• Source document:
□ □ □ □ □ □ □

WATCH YOUR LANGUAGE!

OPINION: Don’t be buffaloed by anybody’s brinkmanship

Long ago, I had a fantastic summer newspaper internship in Buffalo, N.Y.

Not once while I was there did I hear someone use the verb to buffalo.

Of course the word buffalo is a noun for a big, cowlike animal with a bit of a hunchback. They do not have wings that you can marinate in spicy sauce. But the verb to buffalo, The American Heritage Dictionary says, is to intimidate or frighten, as by a display of authority.

Merriam-Webster uses a definition with heavy assonance: bewilder, baffle or bamboozle.

Finding an article that used it was a little difficult, but I found one in the Tallahassee Democrat:

[The Department of Children and Families] chieftains, lawyers and public relations people are well-acquainted with the expertise and persistence of the Miami Herald's Carol Marbin Miller, a veteran investigative reporter who knows the difference between transparency and transparent nonsense.

But they keep trying to buffalo her anyway.

Still, I didn't understand how the verb came to be associated with the animal. One theory is that the animals are known for mass panic, as one source says. But another source says, "When hunted by humans, buffalo have a reputation for circling back on their pursuers and counter attacking."

Which source is trying to bamboozle me?

ON THE BRINK

I recently heard the word brinkmanship, and I had to know where it was from. I had thought the word was brinksmanship, and that is, indeed, an alternative spelling.

Merriam-Webster's definition is: "the art or practice of pushing a dangerous situation or confrontation to the limit of safety, especially to force a desired outcome."

□ □ □ □ □ □ □

• Extracted data entries:

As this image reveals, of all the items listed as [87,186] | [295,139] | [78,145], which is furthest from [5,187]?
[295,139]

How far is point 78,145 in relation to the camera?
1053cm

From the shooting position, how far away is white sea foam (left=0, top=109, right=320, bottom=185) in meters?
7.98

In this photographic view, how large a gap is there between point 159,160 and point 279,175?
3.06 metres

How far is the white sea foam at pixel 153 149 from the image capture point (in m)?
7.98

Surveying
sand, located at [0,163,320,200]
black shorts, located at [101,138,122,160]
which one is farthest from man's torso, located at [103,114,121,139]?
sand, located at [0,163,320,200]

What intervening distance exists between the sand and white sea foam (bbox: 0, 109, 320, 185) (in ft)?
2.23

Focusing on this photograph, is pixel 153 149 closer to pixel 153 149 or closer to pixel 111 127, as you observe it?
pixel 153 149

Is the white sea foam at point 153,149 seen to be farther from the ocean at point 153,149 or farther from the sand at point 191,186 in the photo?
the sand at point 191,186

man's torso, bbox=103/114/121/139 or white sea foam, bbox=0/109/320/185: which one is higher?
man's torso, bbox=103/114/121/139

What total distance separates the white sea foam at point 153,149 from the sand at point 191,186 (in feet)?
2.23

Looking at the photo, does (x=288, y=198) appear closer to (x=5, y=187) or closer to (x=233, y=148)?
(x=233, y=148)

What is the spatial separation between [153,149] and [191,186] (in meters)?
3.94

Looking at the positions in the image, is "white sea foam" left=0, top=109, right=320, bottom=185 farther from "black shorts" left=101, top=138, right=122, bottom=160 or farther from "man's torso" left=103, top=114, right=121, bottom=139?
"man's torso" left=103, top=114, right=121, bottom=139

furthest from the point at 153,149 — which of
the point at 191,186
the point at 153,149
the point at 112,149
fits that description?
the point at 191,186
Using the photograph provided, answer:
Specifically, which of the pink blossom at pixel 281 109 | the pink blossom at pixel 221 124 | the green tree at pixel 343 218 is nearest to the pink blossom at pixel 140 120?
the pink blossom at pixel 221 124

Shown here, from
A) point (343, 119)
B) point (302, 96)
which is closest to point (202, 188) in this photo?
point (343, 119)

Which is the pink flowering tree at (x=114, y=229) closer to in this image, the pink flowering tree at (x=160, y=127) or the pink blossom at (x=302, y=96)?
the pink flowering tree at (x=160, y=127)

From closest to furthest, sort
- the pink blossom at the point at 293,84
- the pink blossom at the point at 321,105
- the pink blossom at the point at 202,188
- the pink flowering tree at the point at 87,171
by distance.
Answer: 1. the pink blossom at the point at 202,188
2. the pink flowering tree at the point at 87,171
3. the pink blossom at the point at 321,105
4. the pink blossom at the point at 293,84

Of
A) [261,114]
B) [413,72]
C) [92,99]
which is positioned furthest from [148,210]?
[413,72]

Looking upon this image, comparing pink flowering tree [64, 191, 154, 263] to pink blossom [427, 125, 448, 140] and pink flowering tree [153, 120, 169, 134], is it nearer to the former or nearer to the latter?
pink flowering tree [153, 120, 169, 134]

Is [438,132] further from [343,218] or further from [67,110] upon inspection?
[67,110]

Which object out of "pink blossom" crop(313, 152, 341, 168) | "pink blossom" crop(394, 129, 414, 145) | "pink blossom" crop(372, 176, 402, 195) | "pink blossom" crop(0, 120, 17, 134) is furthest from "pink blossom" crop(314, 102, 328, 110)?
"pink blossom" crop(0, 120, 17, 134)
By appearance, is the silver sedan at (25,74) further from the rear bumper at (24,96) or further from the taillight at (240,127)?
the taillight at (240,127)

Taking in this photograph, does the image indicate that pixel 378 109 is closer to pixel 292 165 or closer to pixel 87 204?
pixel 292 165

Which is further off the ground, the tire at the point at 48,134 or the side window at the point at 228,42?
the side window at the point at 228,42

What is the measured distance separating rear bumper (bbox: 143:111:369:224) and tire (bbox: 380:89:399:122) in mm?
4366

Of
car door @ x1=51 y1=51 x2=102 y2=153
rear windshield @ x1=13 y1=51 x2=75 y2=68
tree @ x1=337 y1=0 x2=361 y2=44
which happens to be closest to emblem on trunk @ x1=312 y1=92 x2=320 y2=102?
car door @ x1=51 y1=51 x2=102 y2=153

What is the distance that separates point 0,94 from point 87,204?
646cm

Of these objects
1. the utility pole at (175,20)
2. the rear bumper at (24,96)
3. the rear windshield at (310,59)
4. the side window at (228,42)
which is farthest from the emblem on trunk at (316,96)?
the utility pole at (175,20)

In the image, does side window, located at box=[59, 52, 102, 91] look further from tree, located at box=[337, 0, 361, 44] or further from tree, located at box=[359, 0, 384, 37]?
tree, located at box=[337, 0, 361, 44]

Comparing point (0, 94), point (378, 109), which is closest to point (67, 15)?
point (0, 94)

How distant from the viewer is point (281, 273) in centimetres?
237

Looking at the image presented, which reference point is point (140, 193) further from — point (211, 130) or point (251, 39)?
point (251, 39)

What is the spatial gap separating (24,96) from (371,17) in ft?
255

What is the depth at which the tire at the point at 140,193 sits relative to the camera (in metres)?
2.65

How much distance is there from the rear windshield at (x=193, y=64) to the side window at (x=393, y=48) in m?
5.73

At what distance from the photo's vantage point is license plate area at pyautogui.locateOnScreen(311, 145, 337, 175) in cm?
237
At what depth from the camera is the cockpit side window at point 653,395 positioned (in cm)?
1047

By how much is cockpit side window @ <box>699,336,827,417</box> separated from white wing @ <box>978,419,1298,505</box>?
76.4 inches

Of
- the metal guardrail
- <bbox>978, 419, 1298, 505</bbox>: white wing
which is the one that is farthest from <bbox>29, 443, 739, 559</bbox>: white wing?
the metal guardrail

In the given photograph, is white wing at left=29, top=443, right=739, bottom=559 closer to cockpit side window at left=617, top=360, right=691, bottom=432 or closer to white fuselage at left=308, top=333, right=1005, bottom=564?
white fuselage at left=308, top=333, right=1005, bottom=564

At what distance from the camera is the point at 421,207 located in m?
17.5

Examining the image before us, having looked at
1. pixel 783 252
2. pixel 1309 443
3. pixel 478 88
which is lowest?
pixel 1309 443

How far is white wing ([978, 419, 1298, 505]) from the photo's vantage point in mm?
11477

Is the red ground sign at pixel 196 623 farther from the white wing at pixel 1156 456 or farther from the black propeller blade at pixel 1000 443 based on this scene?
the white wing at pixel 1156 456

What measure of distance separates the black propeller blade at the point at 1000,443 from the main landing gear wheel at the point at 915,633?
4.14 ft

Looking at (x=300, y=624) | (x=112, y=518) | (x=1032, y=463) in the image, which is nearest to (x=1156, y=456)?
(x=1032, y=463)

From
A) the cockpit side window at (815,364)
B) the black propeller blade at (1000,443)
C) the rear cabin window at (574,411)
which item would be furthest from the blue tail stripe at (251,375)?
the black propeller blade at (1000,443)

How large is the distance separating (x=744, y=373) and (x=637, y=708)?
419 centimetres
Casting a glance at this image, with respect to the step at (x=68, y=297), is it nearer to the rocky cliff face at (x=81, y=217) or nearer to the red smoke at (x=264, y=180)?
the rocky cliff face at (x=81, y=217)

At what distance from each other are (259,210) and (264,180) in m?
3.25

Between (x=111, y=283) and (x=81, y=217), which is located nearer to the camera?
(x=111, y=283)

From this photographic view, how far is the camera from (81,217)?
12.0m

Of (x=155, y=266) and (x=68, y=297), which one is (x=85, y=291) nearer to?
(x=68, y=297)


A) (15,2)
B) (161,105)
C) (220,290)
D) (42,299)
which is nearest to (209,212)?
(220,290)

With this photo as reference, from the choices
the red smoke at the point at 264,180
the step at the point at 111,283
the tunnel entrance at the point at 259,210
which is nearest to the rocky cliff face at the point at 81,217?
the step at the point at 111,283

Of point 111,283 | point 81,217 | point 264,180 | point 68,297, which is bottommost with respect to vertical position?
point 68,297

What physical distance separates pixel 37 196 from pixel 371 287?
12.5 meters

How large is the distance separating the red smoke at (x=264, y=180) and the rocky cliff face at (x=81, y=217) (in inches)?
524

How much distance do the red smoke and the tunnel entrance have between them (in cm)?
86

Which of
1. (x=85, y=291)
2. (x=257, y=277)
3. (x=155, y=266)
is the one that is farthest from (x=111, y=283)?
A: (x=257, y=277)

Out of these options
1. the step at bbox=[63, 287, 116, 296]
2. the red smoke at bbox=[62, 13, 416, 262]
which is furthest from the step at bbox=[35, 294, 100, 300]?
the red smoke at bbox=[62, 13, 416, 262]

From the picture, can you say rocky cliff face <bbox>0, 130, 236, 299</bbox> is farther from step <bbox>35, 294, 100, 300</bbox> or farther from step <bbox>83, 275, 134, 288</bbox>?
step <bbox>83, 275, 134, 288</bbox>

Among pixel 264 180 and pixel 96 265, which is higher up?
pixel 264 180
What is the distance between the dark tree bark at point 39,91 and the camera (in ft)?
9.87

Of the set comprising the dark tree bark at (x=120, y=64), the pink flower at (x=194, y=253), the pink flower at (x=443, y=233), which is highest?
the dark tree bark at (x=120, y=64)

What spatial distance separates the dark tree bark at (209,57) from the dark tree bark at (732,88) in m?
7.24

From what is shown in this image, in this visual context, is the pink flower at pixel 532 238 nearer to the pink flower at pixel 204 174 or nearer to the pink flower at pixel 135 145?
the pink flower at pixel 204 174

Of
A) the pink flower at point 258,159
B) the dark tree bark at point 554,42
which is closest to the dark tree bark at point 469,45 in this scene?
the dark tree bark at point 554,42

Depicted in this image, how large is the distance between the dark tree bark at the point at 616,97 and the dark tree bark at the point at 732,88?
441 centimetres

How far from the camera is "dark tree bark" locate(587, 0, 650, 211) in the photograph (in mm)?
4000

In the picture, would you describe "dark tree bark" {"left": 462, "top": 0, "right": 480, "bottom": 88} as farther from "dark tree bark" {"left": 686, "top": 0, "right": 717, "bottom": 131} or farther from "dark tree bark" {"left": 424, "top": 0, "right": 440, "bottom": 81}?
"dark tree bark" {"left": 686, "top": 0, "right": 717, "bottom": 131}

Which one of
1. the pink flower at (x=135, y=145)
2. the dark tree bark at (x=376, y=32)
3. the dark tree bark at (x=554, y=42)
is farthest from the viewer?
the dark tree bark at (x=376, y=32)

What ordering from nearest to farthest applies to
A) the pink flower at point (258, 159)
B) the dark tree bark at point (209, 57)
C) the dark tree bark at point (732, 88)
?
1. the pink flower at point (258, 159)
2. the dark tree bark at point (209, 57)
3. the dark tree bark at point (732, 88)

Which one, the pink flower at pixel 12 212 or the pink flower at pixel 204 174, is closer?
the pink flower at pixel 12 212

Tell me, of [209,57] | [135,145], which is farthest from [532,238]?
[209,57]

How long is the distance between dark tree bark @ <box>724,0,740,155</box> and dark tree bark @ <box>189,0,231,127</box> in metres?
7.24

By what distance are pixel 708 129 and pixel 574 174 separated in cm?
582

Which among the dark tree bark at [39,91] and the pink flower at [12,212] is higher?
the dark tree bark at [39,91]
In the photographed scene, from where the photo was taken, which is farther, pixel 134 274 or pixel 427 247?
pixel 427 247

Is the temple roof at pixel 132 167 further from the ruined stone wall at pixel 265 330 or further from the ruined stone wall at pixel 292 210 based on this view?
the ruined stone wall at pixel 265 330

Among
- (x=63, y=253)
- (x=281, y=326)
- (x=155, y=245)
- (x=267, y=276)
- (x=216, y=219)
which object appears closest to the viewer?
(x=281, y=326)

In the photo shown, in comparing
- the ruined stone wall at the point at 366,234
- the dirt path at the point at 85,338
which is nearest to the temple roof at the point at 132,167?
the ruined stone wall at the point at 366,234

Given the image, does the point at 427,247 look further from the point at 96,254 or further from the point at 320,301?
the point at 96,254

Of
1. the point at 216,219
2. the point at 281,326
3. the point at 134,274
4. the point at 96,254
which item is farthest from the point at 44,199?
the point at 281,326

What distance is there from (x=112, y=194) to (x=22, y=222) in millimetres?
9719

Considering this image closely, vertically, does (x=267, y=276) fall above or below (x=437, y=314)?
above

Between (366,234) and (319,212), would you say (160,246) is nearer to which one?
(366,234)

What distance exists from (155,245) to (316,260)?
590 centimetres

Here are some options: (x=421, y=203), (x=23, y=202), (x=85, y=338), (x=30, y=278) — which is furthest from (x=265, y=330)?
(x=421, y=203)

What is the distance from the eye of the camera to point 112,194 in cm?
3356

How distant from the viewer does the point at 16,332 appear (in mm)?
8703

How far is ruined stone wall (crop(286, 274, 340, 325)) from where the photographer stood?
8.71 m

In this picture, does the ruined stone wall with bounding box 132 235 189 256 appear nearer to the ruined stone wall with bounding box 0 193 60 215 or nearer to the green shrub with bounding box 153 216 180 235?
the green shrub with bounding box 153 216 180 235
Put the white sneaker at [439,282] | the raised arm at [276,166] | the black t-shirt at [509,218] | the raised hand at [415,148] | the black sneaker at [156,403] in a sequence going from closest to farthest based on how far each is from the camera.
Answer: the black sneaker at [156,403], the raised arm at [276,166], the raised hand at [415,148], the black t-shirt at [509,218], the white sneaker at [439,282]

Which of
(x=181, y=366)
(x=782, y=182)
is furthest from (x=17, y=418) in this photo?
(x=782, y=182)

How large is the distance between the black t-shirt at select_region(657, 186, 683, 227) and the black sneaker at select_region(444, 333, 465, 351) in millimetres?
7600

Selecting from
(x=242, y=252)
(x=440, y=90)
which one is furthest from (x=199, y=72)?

□ □ □ □ □ □ □

• Problem 1:
Answer these questions using the language column about "buffalo" and "brinkmanship":
(a) What does The American Heritage Dictionary say the verb "to buffalo" means?
(b) In which newspaper did the writer find an article that used the verb?
(c) What alternative spelling of "brinkmanship" does the column mention?
• Problem 2:
Write a continuation of the language column about "buffalo" and "brinkmanship," picking up right after its final sentence.

• Response 1:
(a) To intimidate or frighten, as by a display of authority.
(b) The Tallahassee Democrat.
(c) Brinksmanship.

• Response 2:
I had trouble thinking of an example of my using brinkmanship. Maybe balancing precariously on the top step of a ladder to paint an annoyingly high ceiling?

Once, my brother and his friend were popping soap bubbles that I was sending their way. My brother used his toe as his bursting instrument. His friend used a long kitchen knife. (Reader, the toe and the knife collided. Blood was shed. The brinkmanship ceased.)

Brink is the key word in the meaning. A brink is the very edge of a precipice. Step one inch more, and you fall and fall.

The American Heritage Dictionary says brinkmanship is similar in form to the words salesmanship and sportsmanship.

The word was the result of 1956 Life magazine article about U.S. Secretary of State John Foster Dulles (a D.C. airport is named for him). He believed in diplomacy mixed with a tinge of danger.

"The ability to get to the verge without getting into the war is the necessary art. ... If you are scared to go to the brink, you are lost," he said.

Adlai Stevenson, a diplomat who helped form the United Nations and who ran twice, unsuccessfully, for president, wasn't pleased. He said Dulles was wrong because he boasted "of his brinkmanship — the art of bringing us to the edge of the nuclear abyss."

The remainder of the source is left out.